Suppose we were given a sample with mean of $\overline{x} = 5$ and a standard deviation of $s = 2$, and asked to estimate the mean $\mu$.

Certainly, the best point estimate of $\mu$ is $\overline{x}$. However, if we want a confidence interval for $\mu$, we will need to consider the spread of the sampling distribution for the mean.

Recall the Central Limit Theorem tells us that $$\mu_{\overline{x}} = \mu \quad \textrm{ and } \quad \sigma_{\overline{x}} = \frac{\sigma}{\sqrt{n}}$$

As such, under an assumption that the distribution of sampling means is approximately normal, we can construct a confidence interval for $\mu$ with confidence level of $(1 - \alpha)$ between $$\overline{x} \pm z_{\alpha/2} \frac{\sigma}{\sqrt{n}}$$ This begs two questions:

1. "How will we know the assumption that the distribution of sample means is approximately normal has been met?"
2. "What should we do if we don't know the value of $\sigma$?"

Supposing that $\sigma$ is known for the moment, recall the Central Limit Theorem tells us that the distribution of sample means gets more and more normal as the sample size increases.

Thus, if $n$ is sufficiently large (let's say $n \ge 30$), then we can rely on the fact that the distribution of sample means should be approximately normal.

If $n \lt 30$, then knowing that the original distribution was approximately normal should be enough to assure us that the distribution of sample means is normal.

If $\sigma$ is unknown, however, we are forced to approximate its value with the sample standard deviation, $s$. This in turn, causes the nature of the associated distribution to change from a standard normal distribution to a $t$-distribution.

Thus, if $\sigma$ is unknown, and $n \ge 30$ or the original population is approximately normal, the confidence interval for the mean with confidence level of $1-\alpha$ falls between $$\overline{x} \pm t_{\alpha/2} \frac{s}{\sqrt{n}}$$ where $t_{\alpha/2}$ is taken from a $t$-distribution with $n-1$ degrees of freedom.

### How Large Should the Sample Size Be?

Just like with proportions, one can assure a certain margin of error by choosing a large enough sample size.

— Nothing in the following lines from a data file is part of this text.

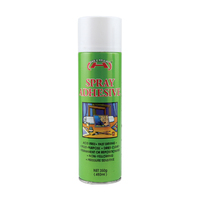 Helmar Arts and Crafts Spray Adhesive Glue 350g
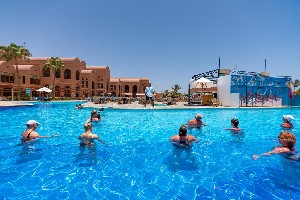 Calimera Akassia Swiss Resort 4*+ (5*)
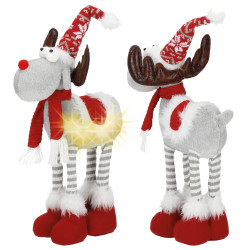 Svietiaci sob s čiapkou 61 cm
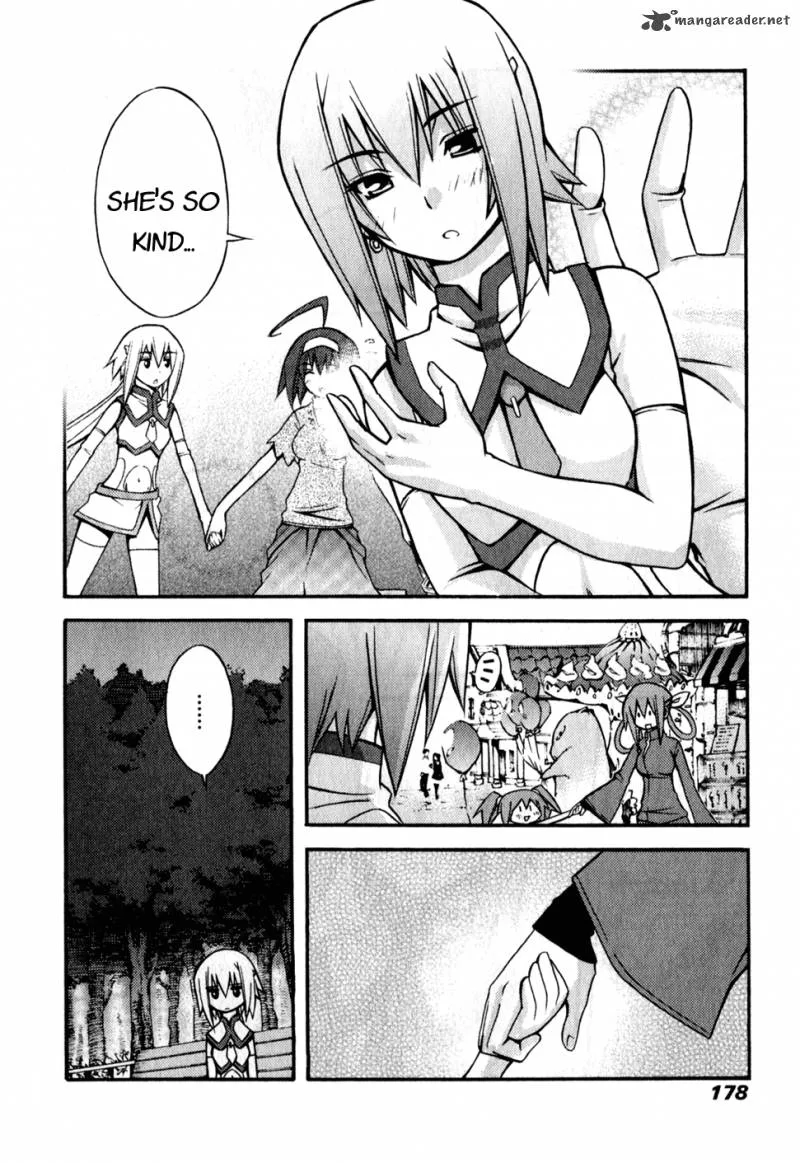 Akikan Chapter 6 page 20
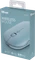 Trust Puck Wireless Mouse blau, USB/Bluetooth Vorschaubild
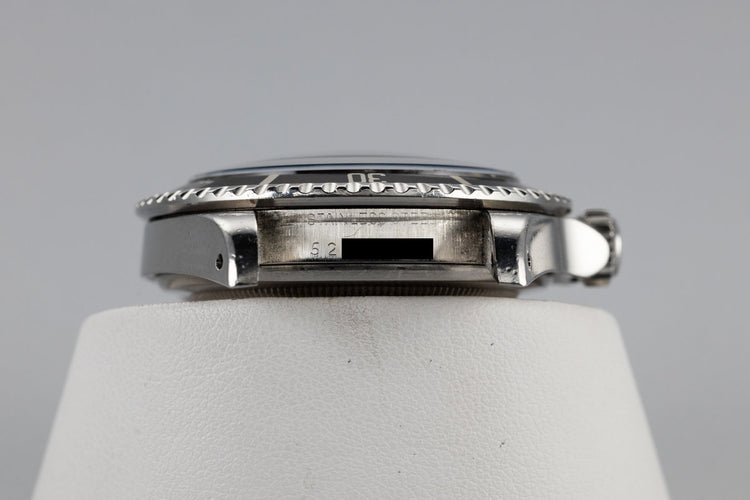 1977 Rolex Submariner 5513 with Pre Comex Dial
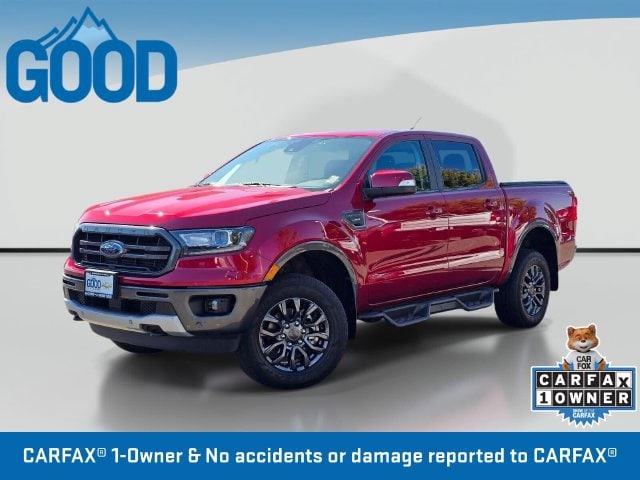2020 Ford Ranger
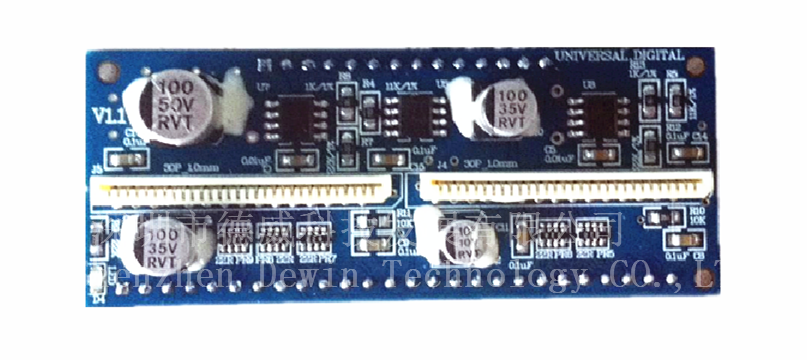 SEIKO USB Head Connector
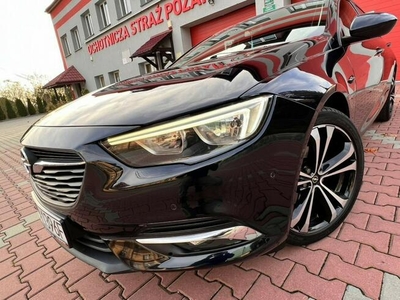 Opel Insignia 1.6CDTi_136ps~6Biegów~Ledy~Bliss~As.Pasa~Nawi+Kamera~Serwisowany!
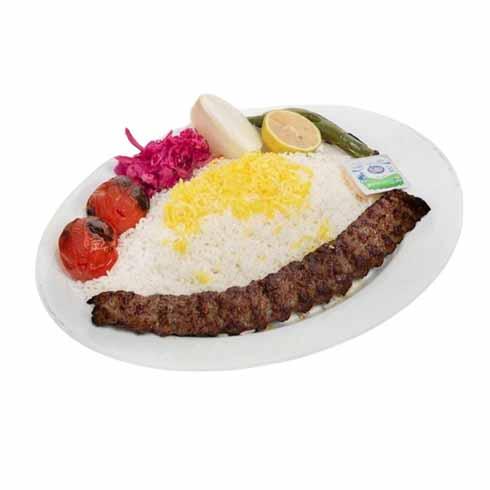 چلو کوبیده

To determine what that sample size might be, simply solve for $n$ in the formula for $E$ used -- always rounding up to ensure $n$ is large enough.

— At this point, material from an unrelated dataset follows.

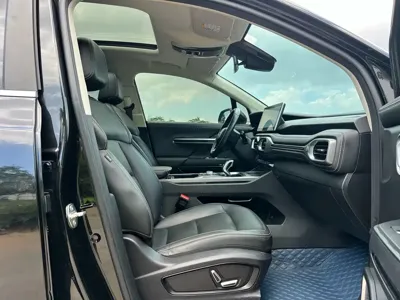 Geely Haoyue 2021, 70000 км, за 6453.6 USD - фото 8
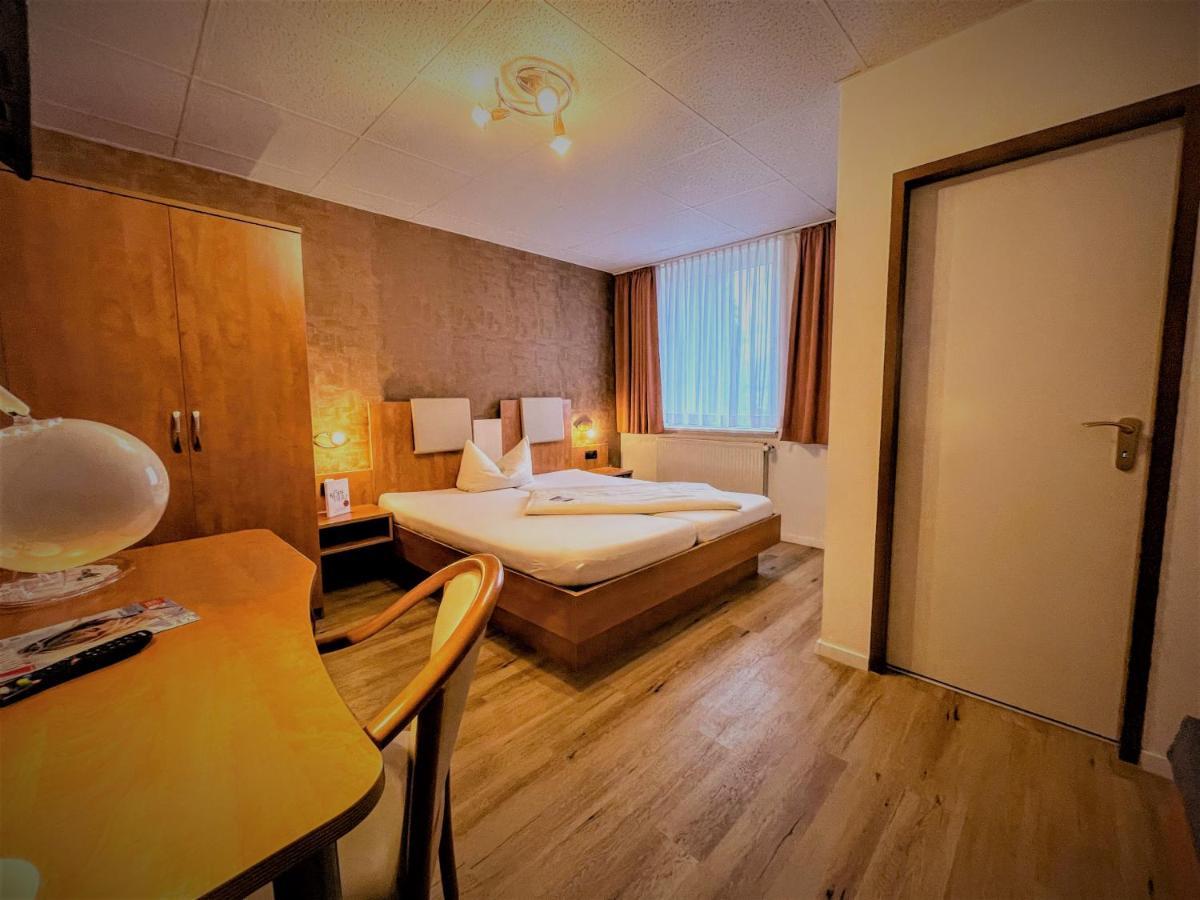 Arena Hotel Gelsenkirchen Eksteriør bilde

So, in the case of $\displaystyle{E = z_{\alpha/2} \frac{\sigma}{\sqrt{n}}}$, we would have $$n = \left( \frac{z_{\alpha/2} \sigma}{E} \right)^2$$ Of course, calculating this $n$ requires knowledge of $\sigma$. We can use the sample standard deviation from a previous study if it is available. Also, as a rule of thumb, $$\sigma \approx \frac{\textrm{range}}{4}$$ Last, but not least, one should also consider the return rate when designing a study -- it can be very difficult to get a 100% return rate, so without a little "padding" one might not get the margin of error one desires, even when everything else was done perfectly.

### Hypothesis Tests

Many of the same considerations made in the construction of confidence intervals for means apply in hypothesis tests for means:

If $\sigma$ is known and $n \gt 30$ or the distribution is approximately normal, then we can use the standard normal distribution and a test statistic of $$z = \frac{\overline{x} - \mu}{\displaystyle{\frac{\sigma}{\sqrt{n}}}}$$

If $\sigma$ is unknown and $n \ge 30$ or the distribution is approximately normal, then we can use a $t$-distribution with $n-1$ degrees of freedom and a test statistic of $$t = \frac{\overline{x} - \mu}{\displaystyle{\frac{s}{\sqrt{n}}}}$$

Recall when checking a data set to see if the underlying distribution is normal, one should remove any outliers (even when $n \ge 30$), check for skewness, and visually inspect the histogram to ensure it looks approximately normal.